Contrast this with Austin that actually initiated a grant program worth $16.5-million for grants up to $40,000 to help local businesses. This is one program that San Antonio should have emulated (unlike the Sick Leave fiasco). Rather our City leaders opted to fund education bureaucracies for several years, with vague goals and no implementation program. Wouldn’t it be better if our leaders helped failing businesses by direct grants instead? That helps workers right now that are in very bad need of support.

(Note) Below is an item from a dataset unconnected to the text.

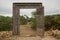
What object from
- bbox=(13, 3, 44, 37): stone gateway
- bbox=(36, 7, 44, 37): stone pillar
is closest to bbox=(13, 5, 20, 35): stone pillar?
bbox=(13, 3, 44, 37): stone gateway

Is this a good time to invest in commercial real estate in San Antonio?
Better time to buy than to sell. Here are details from the Real Capital Analytics data presented at the recent CCIM Symposium. Industrial investment sales totaled $452M sales volume over the past 12 months, down 15% Y-O-Y from a near record year. In 2012 we had about $150M in sales, so we are still very solid for investment deals.
Retail investment sales were $417M in the past year, at $180/SF, near the average. So, while, E-Commerce doubled due to Covid, the largest store closings in town have been Beall’s, Stein Mart, Pier One and Tuesday Mornings; 29 stores in all for 575k SF. Compared to Austin, San Antonio has a higher vacancy rate (5.8% vs 4.6%) and lower rents ($16.35 vs. $21.59). Cap Rates have edged higher to 7.6% vs. 7.4% last year, and sale prices average $209/SF this year vs. $228/SF last year. Debt is still available, but lenders are very picky. Most believe it will take a year or two to recover, once the vaccine is available.
Average retail absorption over the past 10 years is 730k SF per year. But in the past year it is only down 184k – not bad considering all of the headwinds facing retail. Retail vacancy has averaged 5.8% over the past 10 years, but now has ticked up a little to 6%. We typically build nearly 1M SF of retail space a year, but only just over 800k the past year. Still healthy and asking rates are up 11.2% since 2015; to $16.35 nnn.
Office absorption has averaged 633K SF over the past 10 years, but only 37K SF this year. Wonder why! Vacancies had actually been declining for years, but have ticked up this past year to 9.6%, with Class A being the most at 13%. Sales volume was $494M, down a whopping 39%!
So, overall, we are looking pretty good, considering this dumpster fire of a year. Can’t wait to say “Happy New Year 2021!”